Society may indeed regard the ANC as confused and with this kind of woo-woo and gobbledegook who can blame them? One thing, however, is clear. “Navigating the space” has more than doubled Gumede’s salary overnight. As a councillor, she earned about R512 000 a year. As an MPL, she gets R1.1-million, with a heap of perks such as two dozen free flights a year and various other allowances. It is good work when you can get it.
All you can eat
The ANC is making strangely earnest noises to the effect that all this sleaze is like, uh, a bad thing. City Pressreports that a bold strategy to deal with “rotten” members and their relatives who have been implicated in wrongdoing was tossed up at the last NEC meeting.
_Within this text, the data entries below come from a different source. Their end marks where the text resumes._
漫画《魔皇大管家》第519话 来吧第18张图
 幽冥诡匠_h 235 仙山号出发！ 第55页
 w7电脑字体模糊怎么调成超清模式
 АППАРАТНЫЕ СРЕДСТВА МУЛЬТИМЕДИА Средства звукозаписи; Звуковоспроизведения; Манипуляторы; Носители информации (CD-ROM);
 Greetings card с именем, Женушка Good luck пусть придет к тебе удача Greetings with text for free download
Namely, bring in “independent, top legal minds and forensic experts” to advise on how to deal with those who have been implicated in “misconduct”.
These independent, top legal minds and forensic experts are deemed necessary as some critics feel that that the ANC’s integrity commission lacks, uh, integrity and the committee falls short when it comes to the required sort of legal expertise. In the meantime, “audited” lists of members accused of corruption and other serious crimes, as well those of businesspeople and public figures linked to the party, are to be drawn up for consideration by the ANC’s top six.
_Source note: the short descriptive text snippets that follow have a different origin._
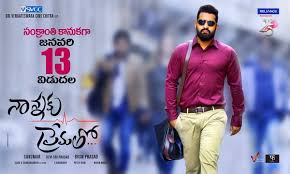 There are a total of 6 songs in nannaku prematho. Nannaku Prematho Opening Day Box Office Collection Jr Ntr S Film Debuts To Massive Response Ibtimes India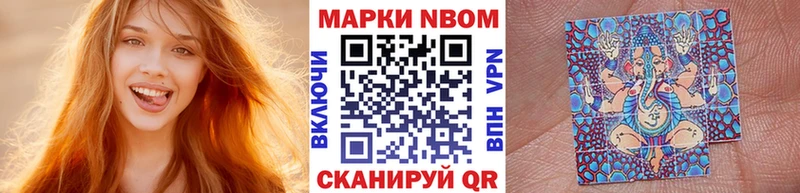 наркота  Коломна  OMG рабочий сайт  Марки 25I-NBOMe 1,8мг 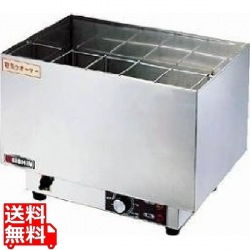 エイシン 電気酒燗器 ES-1型 写真1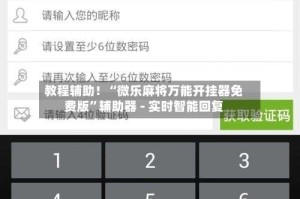 教程辅助！“微乐麻将万能开挂器免费版”辅助器 - 实时智能回复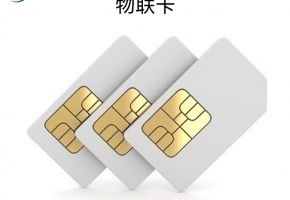 物聯卡加盟代理，選運營商？還是物聯卡代理平臺？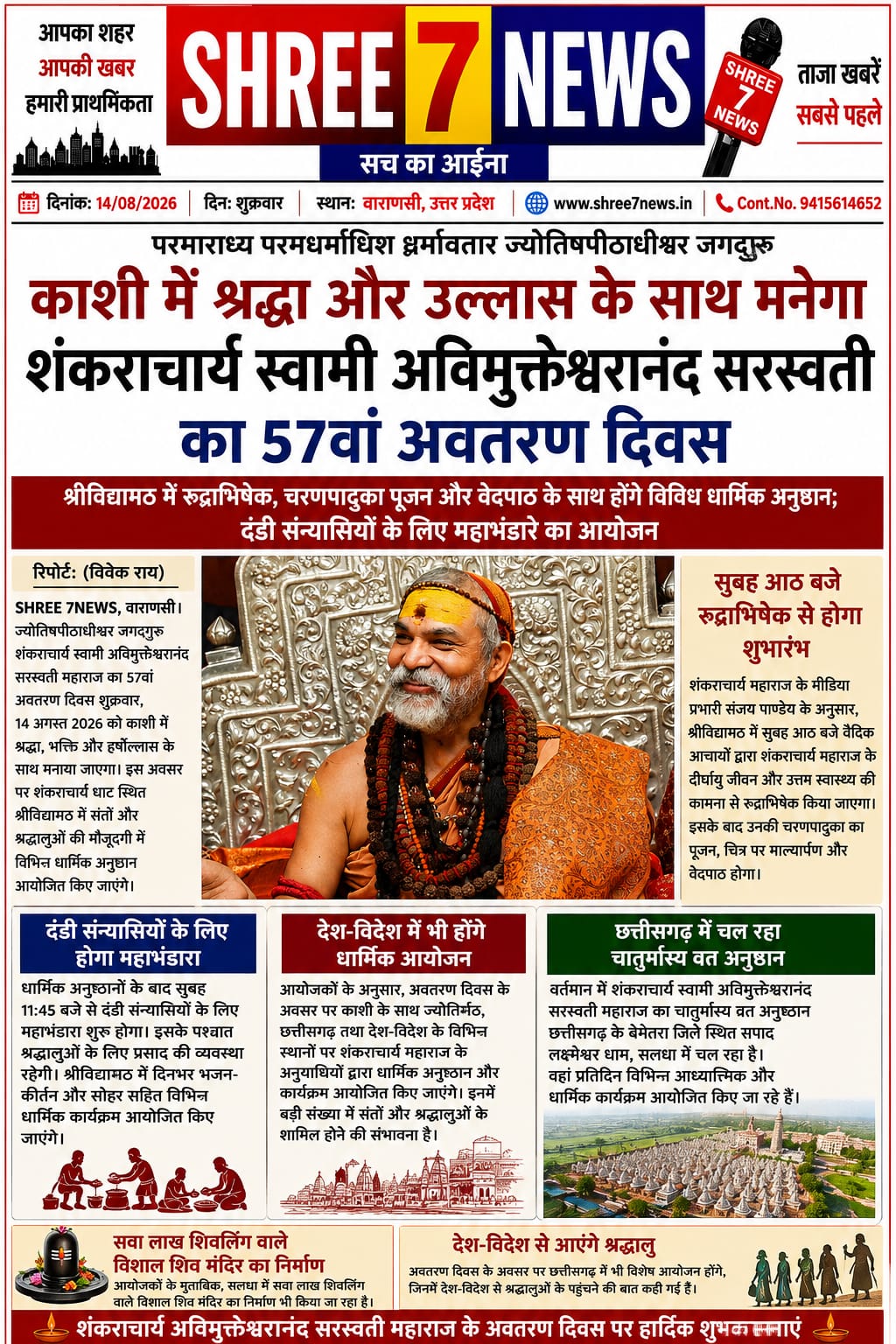 काशी में श्रद्धा और उल्लास के साथ मनेगा शंकराचार्य स्वामी अविमुक्तेश्वरानंद सरस्वती का 57वां अवतरण दिवस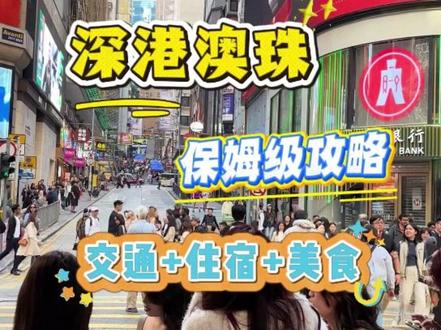 深港澳四天三晚,旅行攻略 第一站:深圳。第二站:香港。第三站:澳门。
深圳到香港约 40 公里,地铁 50 分钟左右。
香港到澳门 80 多公里,可以坐船,也可以走港珠澳大桥,车程大约 1 小时。
行程可以这样安排。
第一天落地深圳。
深圳航班多,机票相对便宜。
放下行李,先去东门町,尝尝本地小吃。
然后去一脚踏两地的中英街,感受百年历史文化。
接着去莲花山公园登顶,俯瞰深圳城市风景。
下午去世界之窗,适合带孩子,大人小孩都能玩得开心。
傍晚去深圳湾公园,租单车骑行,看夕阳、海鸥。
喜欢夜景的,晚上去海上世界,打卡明华轮和音乐喷泉。
第二天出发香港。
上午去金紫荆广场,香港回归的重要地标。
接着去海洋公园,近距离看企鹅,体验大型海洋表演项目。
下午去浅水湾,感受香港休闲的一面。
然后登顶太平山,摩天大楼与山海尽收眼底。
晚上坐船夜游维多利亚港,吹着海风,看两岸夜景,一天行程圆满结束。
晚上住香港。
第三天上午,先去香港香火最盛的庙宇黄大仙,求签祈福。
下午去尖沙咀,漫步星光大道,和李小龙、梅艳芳等巨星手印合影。
然后乘车经港珠澳大桥前往澳门,感受超级工程的震撼。
第四天玩澳门。
先去大三巴牌坊,澳门标志性地标。
再去大炮台、金莲花广场,都是经典打卡点。
下午去妈阁庙,感受历史与文化底蕴。
最后去威尼斯人度假村,看人造天空和室内运河,氛围感十足。
如果时间充裕,还可以加一天珠海。
上午情侣路走一走,和渔女像合影。
再去日月贝大剧院打卡,下午参观孙中山故居,了解历史文化。
整个行程轻松不赶,景点基本覆盖。
如果你觉得自己做攻略太麻烦,跟团游又怕踩坑,
那么您可以考虑一下我们家的半自由行。吃、住、行全部安排好,你只负责玩就可以了。
想去的话,留言告诉我人数和天数,我来给你安排。#港澳旅游攻略 #深圳旅游 #香港旅游景点 #澳门旅游 #珠海旅游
Secretary-general Ace Magashule’s office will then be tasked with collating these reports before deciding on how best to proceed. According to the newspaper, Magashule may also “appoint a team of ANC cadres to examine independently with the relevant authorities any outstanding criminal charges or criminal convictions of any of the above comrades”.
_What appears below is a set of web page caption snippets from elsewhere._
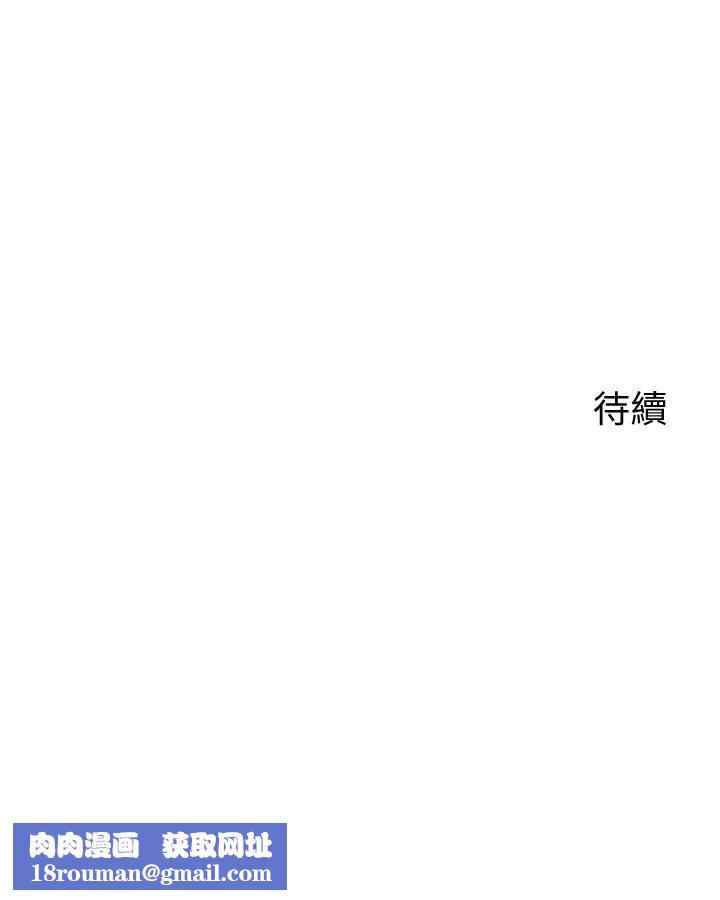 帐篷里的秘密第47话-欲求不满的老婆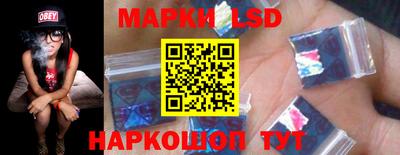 бошки Краснодар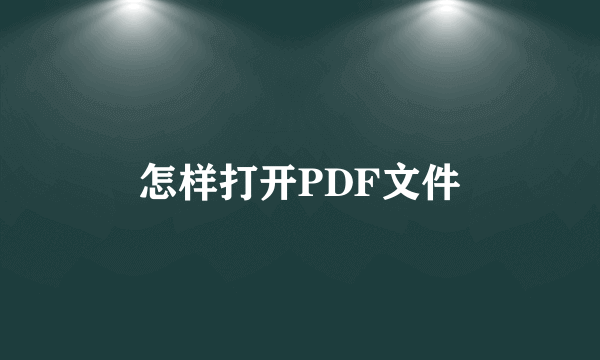 怎样打开PDF文件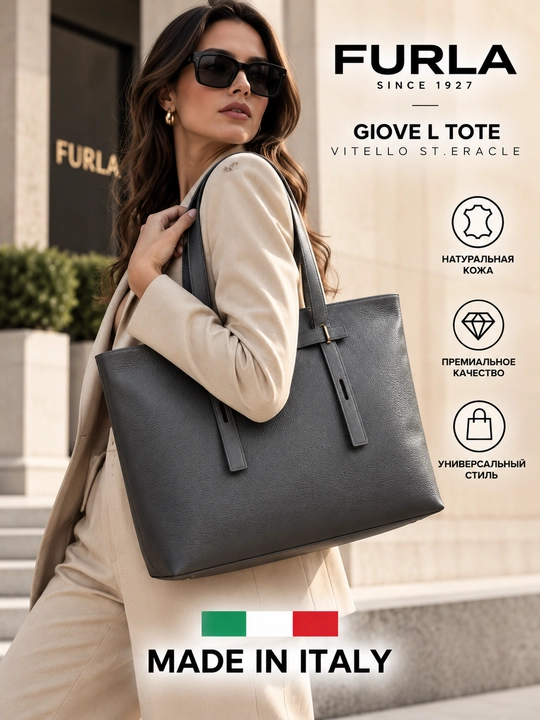 Sumka FURLA GIOVE L TOTE - VITELLO ST.ERACLE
What could possibly go wrong? It is an excellent plan. Magashule is no slouch when it comes to independent, top legal minds and forensic experts, and his hands-on experience of corruption, carefully nurtured during the years as Free State premier, places him in good stead here. As my old friend, journalist and filmmaker Chris du Plessis puts it, “And it is with pride that we have decided to appoint Mr Jeffrey Dahmer as head of the new commission to investigate cannibalism.”
Peri peri wild geese
Have gun, will travel? Searching for a Simon Mann-type African adventure? Itchy trigger finger in need of scratching? Look no further. Opportunity is knocking. The French oil giant, Total, this week signed a security agreement with the Mozambican government to protect the corporation’s $23-billion liquified natural gas project in Cabo Delgado from attack by extremists.
In terms of the pact, Total will provide “logistical support” — splodges of wonga — for a new joint task force that will guarantee protection of the company’s planned onshore plant and its operations in the country’s northernmost province. Total's facility, one of the biggest single investment projects in Africa, is located 60 kilometres to the north of Mocimboa da Praia, the strategic port that was recently captured by militants said to be aligned with Islamic State.
Cabo Delgado has been the scene of a jihadist insurgency since 2017 that has killed more than 1 500 people and displaced 250 000 others. Mozambique’s armed forces appear unable to halt the attacks. Our defence minister, meanwhile, has made vague rumbling sounds to the effect that there are plans in place to deal with the increased insurgency. No details of these plans have been released.
South African involvement in the conflict has to date come from the Dyck Advisory Group, a private security company that has reportedly been mounting aerial attacks on the jihadists. Much more needs to be done. Notices of employment opportunities may or may not be found in the classified columns of Soldier of Fortune magazine.